ACTIVITY LIST:
a. Duplicate the stretch of the wheat market report from "Trade still skeptical" through "Matif Wheat f...".
b. According to the wheat market report, why did the wheat complex have a good week of price movement? Answer in one to three sentences.
c. Take the wheat market report further, starting right after its final sentence.

+++ TEXT PROVIDED +++

Trade still skeptical of China

Wheat The wheat complex had a good week of price movement due mostly to improved export sales numbers and increased prices from the Black Sea region. The U.S. dollar ran right up to $97.50 resistance but backed off in Dec. 11 trade. Matif Wheat f...

Erin Brown / Grand Vale Creative


The wheat complex had a good week of price movement due mostly to improved export sales numbers and increased prices from the Black Sea region. The U.S. dollar ran right up to $97.50 resistance but backed off in Dec. 11 trade. Matif Wheat futures also had a solid week, reaching $208 per metric ton on the March contract. The euro stayed in a sideways range of $113.60 to $114.35 for most of the week.

Russian export prices rose $3 per metric ton last week according to Moscow-based agriculture consultancy IKAR. This was due to high demand from Egypt. Egypt's state-buyer GASC purchased 120,000 metric tons of Russian wheat and 60,000 metric tons of Romania wheat for February shipment with prices between $256.37 and $259.15 per metric ton.

+++ AVAILABLE DATA +++

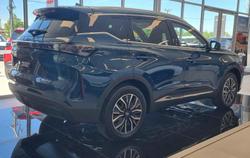 2026 Chery Tiggo 7 Super Hybrid Ultimate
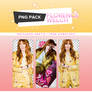 Pack PNG #05 - Florence Welch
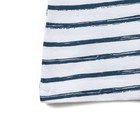Туника женская Морской бриз (294-К) цвет синяя полоса, р-р 44 - Фото 5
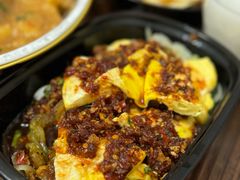 -浩海火燒雲傣家菜(芮欧百货店)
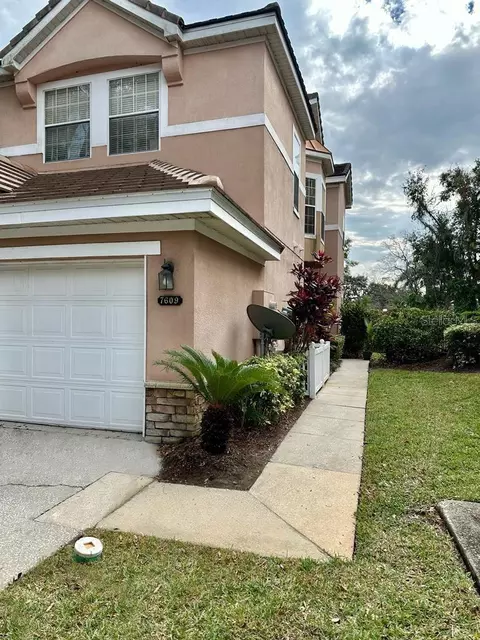 7609 Bay Port Rd #33, Orlando, FL 32819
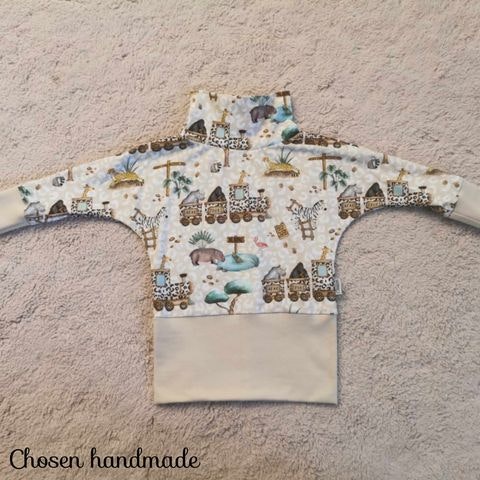 Cool Vibes stl 86-XL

+++

PER-TASK ANSWERS:
a.
Trade still skeptical of China

Wheat The wheat complex had a good week of price movement due mostly to improved export sales numbers and increased prices from the Black Sea region. The U.S. dollar ran right up to $97.50 resistance but backed off in Dec. 11 trade. Matif Wheat f...

b. The wheat complex had a good week mostly because of improved export sales numbers and increased prices from the Black Sea region.

c.
The World Agricultural Supply and Demand Estimates report adjusted the U.S. wheat balance sheet by lowering total export projections by 25 million bushels. Given the current pace of exports this adjustment made sense. If you break down the export adjustments further, Kansas City hard red winter wheat was lowered 40 million bushels to 320 million bushels, while Chicago soft red was raised 10 million bushels to 130 million bushels and Minneapolis hard red spring wheat was raised 5 million bushels to 300 million bushels. U.S. all wheat ending stocks for 2018-19 are estimated at 974 million bushels, up from 949 million bushels in the November report.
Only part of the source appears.